ARBEITSAUFTRAG 1 →
Kopiere aus dem Text über den 11. September den Abschnitt, der mit den Worten "Nichts hat das" beginnt und mit "September 2001 verstrichen." endet, wortgetreu.
ARBEITSAUFTRAG 2 →
Beantworte zum Text über den 11. September die folgenden Fragen:
(a) Was beginnen Arbeiterinnen und Arbeiter laut Bildunterschrift zu tun?
(b) Welche drei Entwicklungen fallen laut Text in die Zeit nach den Anschlägen zusammen?
(c) Wie viele Jahre sind laut Text seit dem 11. September 2001 verstrichen?

TEXTAUSZUG →

..............................

Trümmer des World Trade Centers in New York, 2001.
New York, 11. September, 2001. Diese Bilder haben sich in das Kollektive Gedächtnis gebrannt: Arbeiterinnen und Arbeiter beginnen, die Trümmer der eingestürzten Twin Towers zu räumen. Steve Mccurry/Magnum Photos

Nichts hat das Sicherheitsgefühl mehr erschüttert als die Anschläge am 11. September 2001. In der Zeit danach fällt der Aufstieg einer härteren Terror-Gesetzgebung, einer grösseren Akzeptanz gegenüber staatlicher Überwachung und einer populären Kultur der Datenerfassung zusammen.

Bei diesem Datum ist auch ohne das Jahr zu nennen, allen klar, um welchen Tag es sich handelt: 9/11 markiert einen historischen Wendepunkt. 20 Jahre sind seit dem denkwürdigen 11. September 2001 verstrichen.

..............................

VERFÜGBARE DATEN →
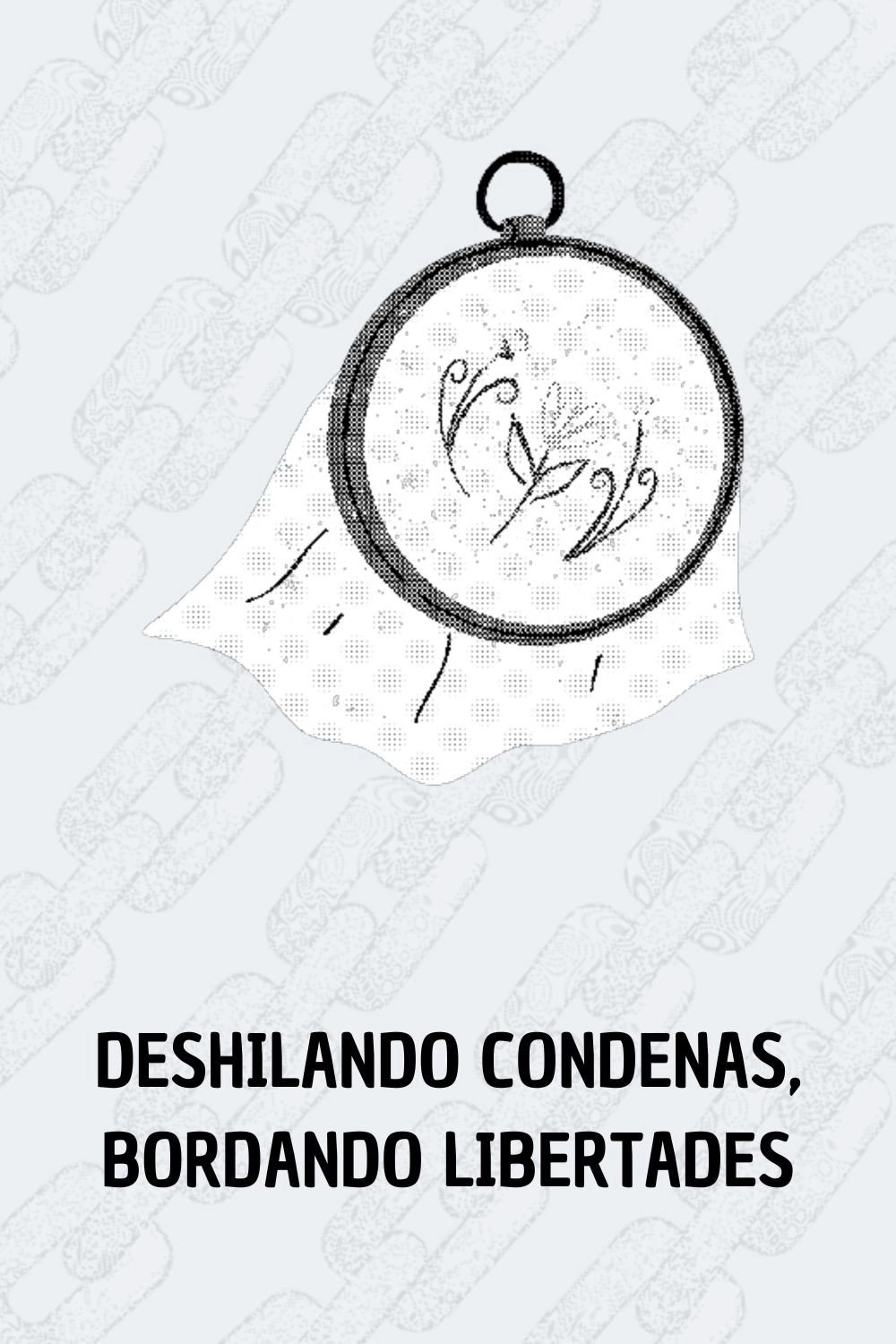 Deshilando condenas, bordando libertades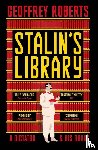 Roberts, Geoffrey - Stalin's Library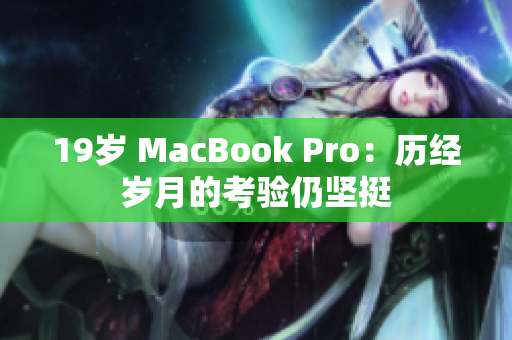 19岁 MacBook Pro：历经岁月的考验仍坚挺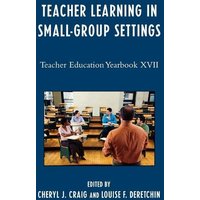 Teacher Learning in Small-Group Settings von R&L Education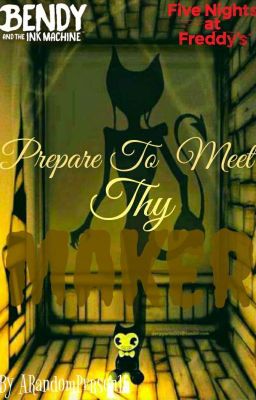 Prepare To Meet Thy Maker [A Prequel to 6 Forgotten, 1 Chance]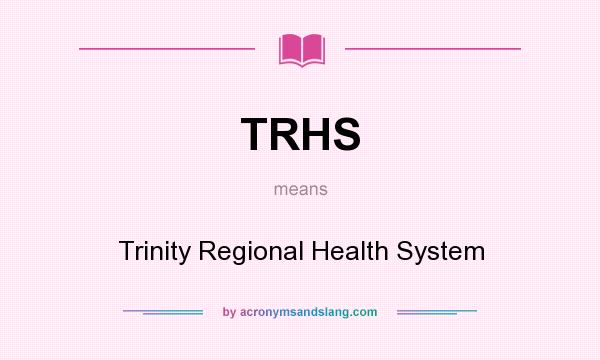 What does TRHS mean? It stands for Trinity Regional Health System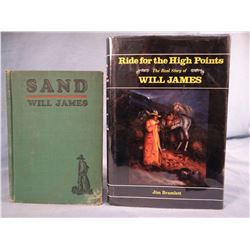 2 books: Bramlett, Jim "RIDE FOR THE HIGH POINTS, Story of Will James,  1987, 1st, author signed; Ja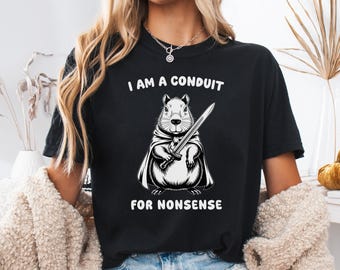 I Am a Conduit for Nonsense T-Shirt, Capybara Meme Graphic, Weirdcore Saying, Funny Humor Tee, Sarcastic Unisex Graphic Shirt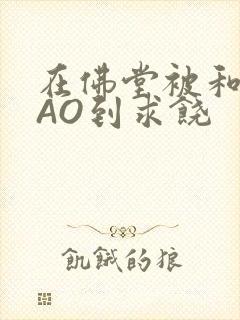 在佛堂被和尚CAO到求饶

..............................

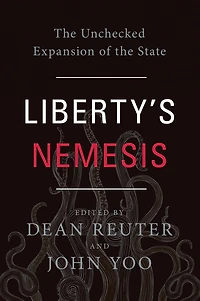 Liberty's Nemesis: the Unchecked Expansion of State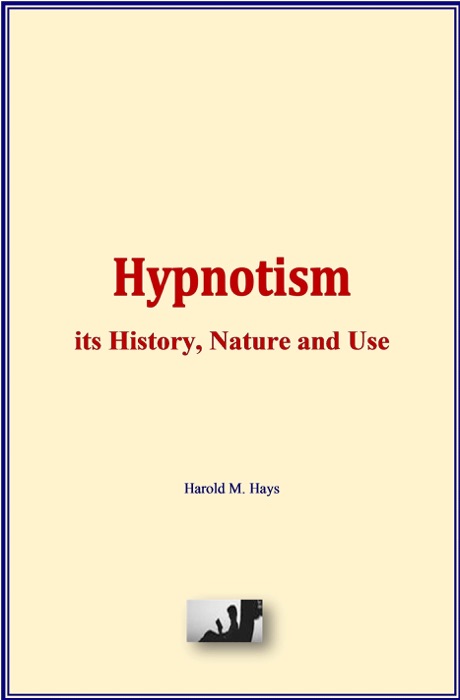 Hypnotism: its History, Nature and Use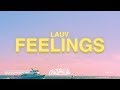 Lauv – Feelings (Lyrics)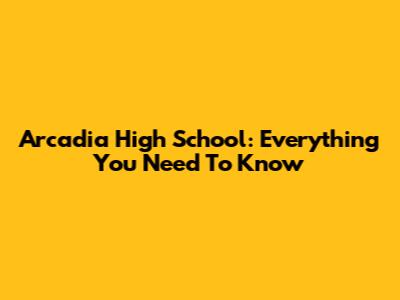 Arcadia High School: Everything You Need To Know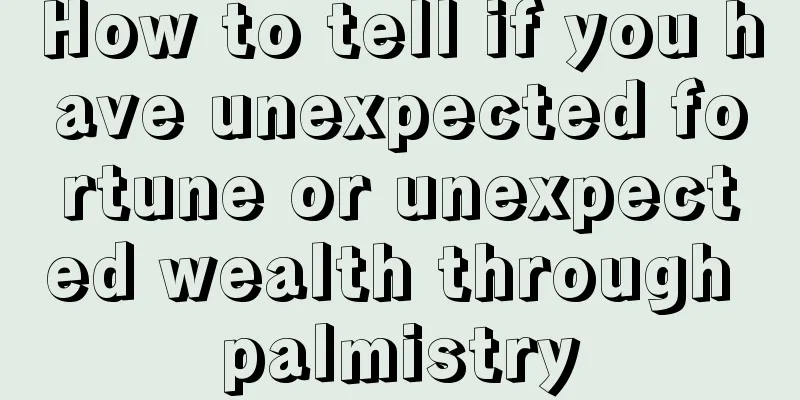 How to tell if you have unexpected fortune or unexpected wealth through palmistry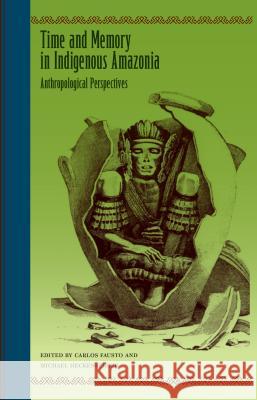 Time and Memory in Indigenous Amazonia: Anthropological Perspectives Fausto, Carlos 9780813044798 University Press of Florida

..............................

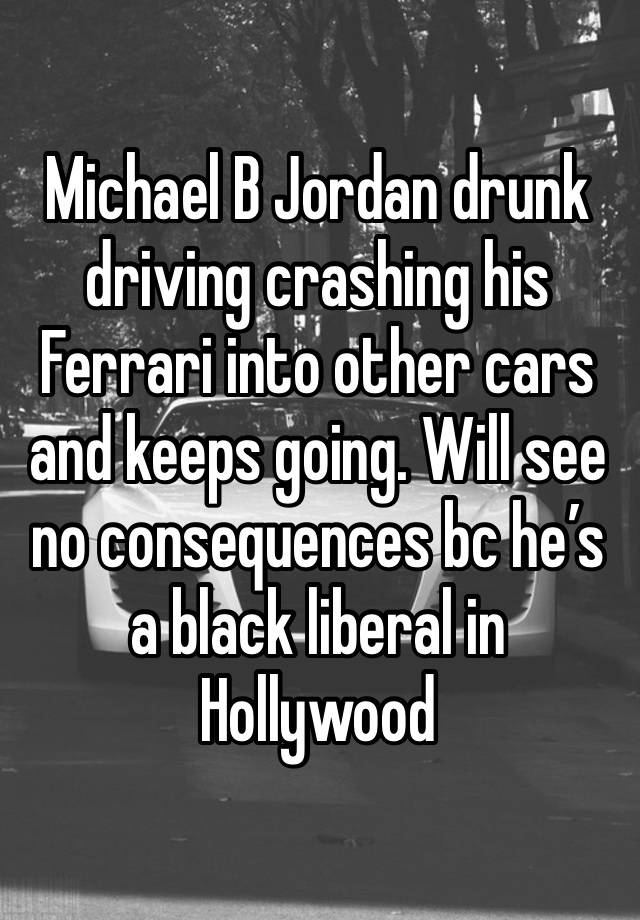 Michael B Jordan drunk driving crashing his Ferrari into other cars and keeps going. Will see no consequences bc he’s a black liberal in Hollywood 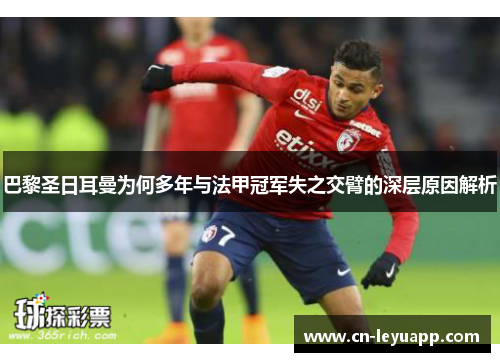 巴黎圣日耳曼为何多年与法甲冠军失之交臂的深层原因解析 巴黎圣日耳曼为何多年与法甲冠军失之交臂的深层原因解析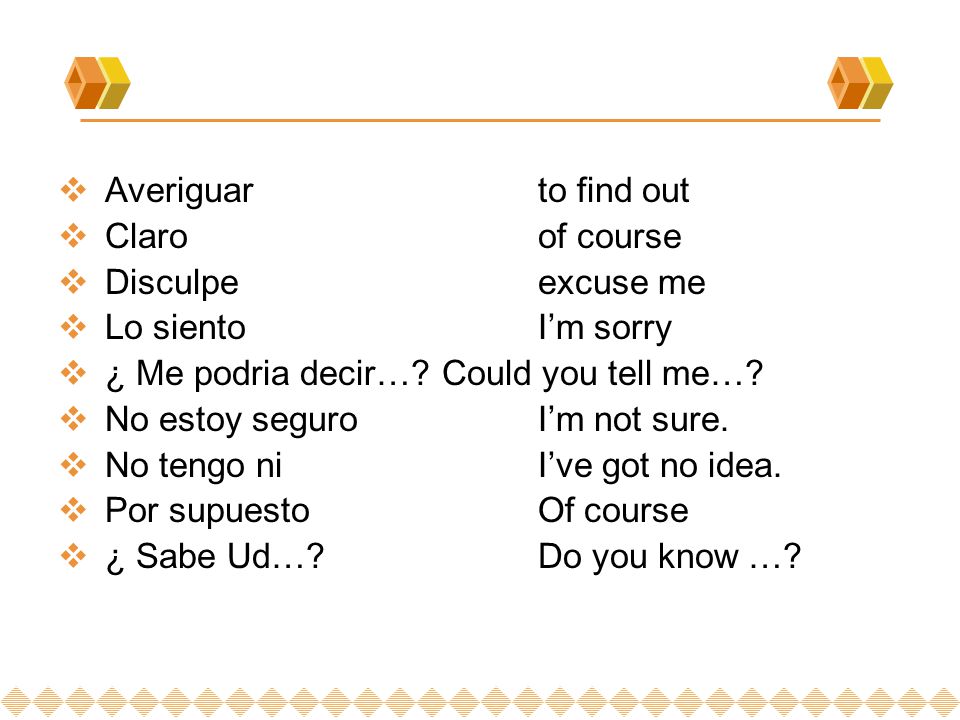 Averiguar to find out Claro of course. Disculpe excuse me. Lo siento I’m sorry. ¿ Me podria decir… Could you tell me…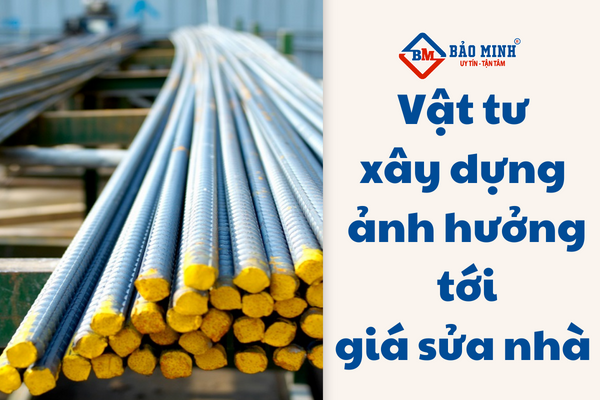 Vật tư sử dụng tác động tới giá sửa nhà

..............................

ANTWORTFELD 1 →
Nichts hat das Sicherheitsgefühl mehr erschüttert als die Anschläge am 11. September 2001. In der Zeit danach fällt der Aufstieg einer härteren Terror-Gesetzgebung, einer grösseren Akzeptanz gegenüber staatlicher Überwachung und einer populären Kultur der Datenerfassung zusammen.

Bei diesem Datum ist auch ohne das Jahr zu nennen, allen klar, um welchen Tag es sich handelt: 9/11 markiert einen historischen Wendepunkt. 20 Jahre sind seit dem denkwürdigen 11. September 2001 verstrichen.

ANTWORTFELD 2 →
(a) Sie beginnen, die Trümmer der eingestürzten Twin Towers zu räumen.
(b) Der Aufstieg einer härteren Terror-Gesetzgebung, eine grössere Akzeptanz gegenüber staatlicher Überwachung und eine populäre Kultur der Datenerfassung.
(c) 20 Jahre.